Sadly, the inspiration followed her death in Paris in 1778 while the two were staying there on tour. Whether because of his grief, or because of other depressing aspects of the tour, or due to the influence of some of the composers he had met in Paris, this was the first sonata composed in a minor key, and the first minor-key work of any kind in five years.
It is certainly a work full of anguish. Einstein calls A minor Mozart’s key of despair and describes the sonata as “dramatic and full of unrelieved darkness”. Moynihan captured this atmosphere well throughout, without overstatement, including the agitated outburst which suddenly disrupts the slow movement.
It is also full of severe technical demands.

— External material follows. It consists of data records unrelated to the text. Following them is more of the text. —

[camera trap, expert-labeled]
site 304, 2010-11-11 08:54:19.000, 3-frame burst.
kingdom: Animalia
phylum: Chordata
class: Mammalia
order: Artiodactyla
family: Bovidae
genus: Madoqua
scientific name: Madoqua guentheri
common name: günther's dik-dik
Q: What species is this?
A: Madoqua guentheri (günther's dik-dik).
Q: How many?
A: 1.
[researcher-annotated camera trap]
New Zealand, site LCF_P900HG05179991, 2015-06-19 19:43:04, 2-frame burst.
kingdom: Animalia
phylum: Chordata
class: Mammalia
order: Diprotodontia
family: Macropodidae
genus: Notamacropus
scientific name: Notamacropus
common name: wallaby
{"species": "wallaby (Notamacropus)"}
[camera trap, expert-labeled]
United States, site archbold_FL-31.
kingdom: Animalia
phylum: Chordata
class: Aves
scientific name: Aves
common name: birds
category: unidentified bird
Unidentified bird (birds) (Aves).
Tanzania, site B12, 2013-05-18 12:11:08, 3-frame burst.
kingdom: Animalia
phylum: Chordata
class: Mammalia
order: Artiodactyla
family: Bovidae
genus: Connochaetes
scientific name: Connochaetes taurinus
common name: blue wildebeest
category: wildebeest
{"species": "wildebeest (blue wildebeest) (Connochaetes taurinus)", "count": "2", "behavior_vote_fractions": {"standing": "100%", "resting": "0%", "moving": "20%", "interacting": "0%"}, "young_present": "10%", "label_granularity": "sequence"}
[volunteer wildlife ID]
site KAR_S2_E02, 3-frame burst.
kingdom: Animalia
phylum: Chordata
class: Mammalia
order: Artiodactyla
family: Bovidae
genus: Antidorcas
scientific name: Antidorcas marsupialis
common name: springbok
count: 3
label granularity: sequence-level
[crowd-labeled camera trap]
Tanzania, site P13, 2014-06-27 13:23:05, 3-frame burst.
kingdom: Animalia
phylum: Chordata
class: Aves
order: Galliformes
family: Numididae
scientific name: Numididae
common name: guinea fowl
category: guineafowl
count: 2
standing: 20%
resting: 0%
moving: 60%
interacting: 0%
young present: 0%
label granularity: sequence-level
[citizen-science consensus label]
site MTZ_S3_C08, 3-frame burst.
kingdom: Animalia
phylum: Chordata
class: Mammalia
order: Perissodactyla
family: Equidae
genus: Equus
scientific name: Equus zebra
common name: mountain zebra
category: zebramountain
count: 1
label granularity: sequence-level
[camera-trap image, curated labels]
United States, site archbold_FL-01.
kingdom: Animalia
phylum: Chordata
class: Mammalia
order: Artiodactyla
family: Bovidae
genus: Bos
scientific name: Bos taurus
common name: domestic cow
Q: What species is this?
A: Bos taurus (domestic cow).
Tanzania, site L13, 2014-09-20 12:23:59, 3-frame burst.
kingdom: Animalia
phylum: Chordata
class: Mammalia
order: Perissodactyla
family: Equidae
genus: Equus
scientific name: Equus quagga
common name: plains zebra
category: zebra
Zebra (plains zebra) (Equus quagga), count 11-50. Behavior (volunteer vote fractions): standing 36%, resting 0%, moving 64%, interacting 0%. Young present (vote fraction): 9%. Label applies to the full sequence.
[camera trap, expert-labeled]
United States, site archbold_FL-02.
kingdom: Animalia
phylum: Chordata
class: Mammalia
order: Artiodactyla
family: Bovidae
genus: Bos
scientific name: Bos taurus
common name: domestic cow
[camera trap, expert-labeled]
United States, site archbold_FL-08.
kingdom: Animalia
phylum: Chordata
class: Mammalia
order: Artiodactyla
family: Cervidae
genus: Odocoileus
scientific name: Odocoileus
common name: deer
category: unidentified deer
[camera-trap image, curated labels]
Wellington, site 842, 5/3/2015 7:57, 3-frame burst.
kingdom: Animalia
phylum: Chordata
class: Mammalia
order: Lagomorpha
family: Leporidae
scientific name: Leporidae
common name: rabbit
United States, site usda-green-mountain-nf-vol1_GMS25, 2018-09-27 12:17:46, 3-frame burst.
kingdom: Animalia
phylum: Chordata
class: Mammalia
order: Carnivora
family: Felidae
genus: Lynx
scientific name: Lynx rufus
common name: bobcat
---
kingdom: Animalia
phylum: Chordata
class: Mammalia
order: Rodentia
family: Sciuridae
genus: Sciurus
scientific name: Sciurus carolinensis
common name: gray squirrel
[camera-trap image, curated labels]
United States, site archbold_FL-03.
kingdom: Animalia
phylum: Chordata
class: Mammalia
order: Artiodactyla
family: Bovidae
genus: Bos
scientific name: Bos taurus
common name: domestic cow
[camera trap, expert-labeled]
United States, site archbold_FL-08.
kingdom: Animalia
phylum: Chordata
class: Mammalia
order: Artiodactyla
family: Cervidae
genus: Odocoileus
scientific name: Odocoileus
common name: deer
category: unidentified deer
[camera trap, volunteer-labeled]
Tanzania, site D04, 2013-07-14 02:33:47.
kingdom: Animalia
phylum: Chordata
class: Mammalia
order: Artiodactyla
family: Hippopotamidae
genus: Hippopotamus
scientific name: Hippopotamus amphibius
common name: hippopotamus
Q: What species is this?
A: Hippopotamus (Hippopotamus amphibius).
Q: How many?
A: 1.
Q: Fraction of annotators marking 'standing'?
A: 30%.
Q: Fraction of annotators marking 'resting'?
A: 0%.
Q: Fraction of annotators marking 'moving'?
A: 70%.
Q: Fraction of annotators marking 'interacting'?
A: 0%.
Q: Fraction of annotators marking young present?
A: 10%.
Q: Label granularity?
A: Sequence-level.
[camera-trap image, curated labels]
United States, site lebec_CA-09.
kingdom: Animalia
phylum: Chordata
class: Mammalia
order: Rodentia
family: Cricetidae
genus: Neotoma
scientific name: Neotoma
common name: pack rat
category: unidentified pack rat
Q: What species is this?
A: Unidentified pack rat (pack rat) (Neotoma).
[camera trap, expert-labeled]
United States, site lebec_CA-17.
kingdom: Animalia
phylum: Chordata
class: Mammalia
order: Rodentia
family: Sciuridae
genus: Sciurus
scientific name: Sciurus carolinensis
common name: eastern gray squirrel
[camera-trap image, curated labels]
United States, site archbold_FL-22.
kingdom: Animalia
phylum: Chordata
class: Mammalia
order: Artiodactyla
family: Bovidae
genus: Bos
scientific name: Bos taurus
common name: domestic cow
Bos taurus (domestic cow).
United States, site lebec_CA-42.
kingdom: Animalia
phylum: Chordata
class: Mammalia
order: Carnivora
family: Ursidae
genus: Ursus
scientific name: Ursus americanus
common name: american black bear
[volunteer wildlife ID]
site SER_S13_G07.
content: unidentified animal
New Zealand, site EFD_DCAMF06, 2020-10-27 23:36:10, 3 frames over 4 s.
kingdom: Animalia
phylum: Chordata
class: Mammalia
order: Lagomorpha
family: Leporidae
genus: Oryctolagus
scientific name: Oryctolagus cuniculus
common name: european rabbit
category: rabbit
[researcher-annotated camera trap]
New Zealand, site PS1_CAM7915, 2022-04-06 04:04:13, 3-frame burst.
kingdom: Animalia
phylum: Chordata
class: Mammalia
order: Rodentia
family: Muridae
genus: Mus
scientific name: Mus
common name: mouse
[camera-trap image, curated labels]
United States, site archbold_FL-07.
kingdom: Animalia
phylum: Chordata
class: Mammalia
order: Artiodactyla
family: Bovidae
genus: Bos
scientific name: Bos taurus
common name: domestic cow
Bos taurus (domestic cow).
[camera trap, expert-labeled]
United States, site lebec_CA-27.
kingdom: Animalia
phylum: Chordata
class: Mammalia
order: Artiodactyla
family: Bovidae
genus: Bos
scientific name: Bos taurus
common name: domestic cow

Moynihan, although not as secure on this occasion as she was in the first recital, met these challenges with a calm fluidity of execution that successfully kept the spirit and not the difficulty to the fore. With this in mind, the best moments in the rest of the recital came in the slow movements (K 284 in D and K 309 in C) whose repose and tranquil grace she conveyed with the same understated quality she brought to the tension of K 310.